▶ **Task goal**
Reproduce word for word the part of the Smarty and Unicode mailing list thread from "To unsubscribe, visit: http://www.php.net/unsub.php" up to and including "are UTF-8 too.".

▶ **Source excerpt**
= = = =

Discussion:
[SMARTY] Smarty and Unicode
Marcus Bointon
2006-02-28 17:18:17 UTC
Permalink
How does smarty deal with unicode, specifically UTF-8 templates and
passed string vars? Does it "just work", or are there steps I need to
take to make it happen?

Also does anyone have any links to articles on converting projects
from 8-bit encodings to unicode? I've not found anything that's much
good so far.

Marcus
--
Marcus Bointon
Synchromedia Limited: Putting you in the picture
***@synchromedia.co.uk | http://www.synchromedia.co.uk
--
Smarty General Mailing List (http://smarty.php.net/)
To unsubscribe, visit: http://www.php.net/unsub.php
Monte Ohrt
2006-02-28 17:20:54 UTC
Permalink
I believe your PHP and HTML will drive how well UTF-8 works. Smarty
doesn't care what encoding is used. If your template is UTF-8, then be
sure your assigned template vars are UTF-8 too.
Post by Marcus Bointon
How does smarty deal with unicode, specifically UTF-8 templates and
passed string vars? Does it "just work", or are there steps I need to
take to make it happen?
Also does anyone have any links to articles on converting projects
from 8-bit encodings to unicode? I've not found anything that's much
good so far.
Marcus
--
Smarty General Mailing List (http://smarty.php.net/)

= = = =

▶ **Records provided**
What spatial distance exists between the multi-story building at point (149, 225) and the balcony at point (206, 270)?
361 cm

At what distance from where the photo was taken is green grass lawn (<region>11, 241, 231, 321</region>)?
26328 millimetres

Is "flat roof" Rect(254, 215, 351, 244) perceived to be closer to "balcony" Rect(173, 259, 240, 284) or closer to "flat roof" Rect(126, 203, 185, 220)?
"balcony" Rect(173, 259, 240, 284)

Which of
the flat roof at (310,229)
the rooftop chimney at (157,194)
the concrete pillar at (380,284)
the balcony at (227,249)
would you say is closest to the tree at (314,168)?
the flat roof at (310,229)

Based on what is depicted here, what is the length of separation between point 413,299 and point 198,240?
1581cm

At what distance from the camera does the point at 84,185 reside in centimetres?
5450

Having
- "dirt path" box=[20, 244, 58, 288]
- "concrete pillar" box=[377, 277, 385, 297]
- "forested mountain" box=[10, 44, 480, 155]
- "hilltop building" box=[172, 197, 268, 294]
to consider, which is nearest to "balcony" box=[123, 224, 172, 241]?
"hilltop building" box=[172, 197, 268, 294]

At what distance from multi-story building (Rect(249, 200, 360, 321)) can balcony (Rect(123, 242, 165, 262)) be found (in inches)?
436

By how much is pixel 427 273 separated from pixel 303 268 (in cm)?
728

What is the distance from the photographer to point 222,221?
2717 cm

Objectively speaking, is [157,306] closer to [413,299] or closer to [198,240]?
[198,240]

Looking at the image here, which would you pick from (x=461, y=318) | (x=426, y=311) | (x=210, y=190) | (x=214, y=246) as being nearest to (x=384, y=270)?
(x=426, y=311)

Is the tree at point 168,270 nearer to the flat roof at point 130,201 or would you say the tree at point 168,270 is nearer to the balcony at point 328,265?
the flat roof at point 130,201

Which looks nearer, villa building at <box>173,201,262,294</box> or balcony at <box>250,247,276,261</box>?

= = = =

▶ **Exercise answer**
To unsubscribe, visit: http://www.php.net/unsub.php
Monte Ohrt
2006-02-28 17:20:54 UTC
Permalink
I believe your PHP and HTML will drive how well UTF-8 works. Smarty
doesn't care what encoding is used. If your template is UTF-8, then be
sure your assigned template vars are UTF-8 too.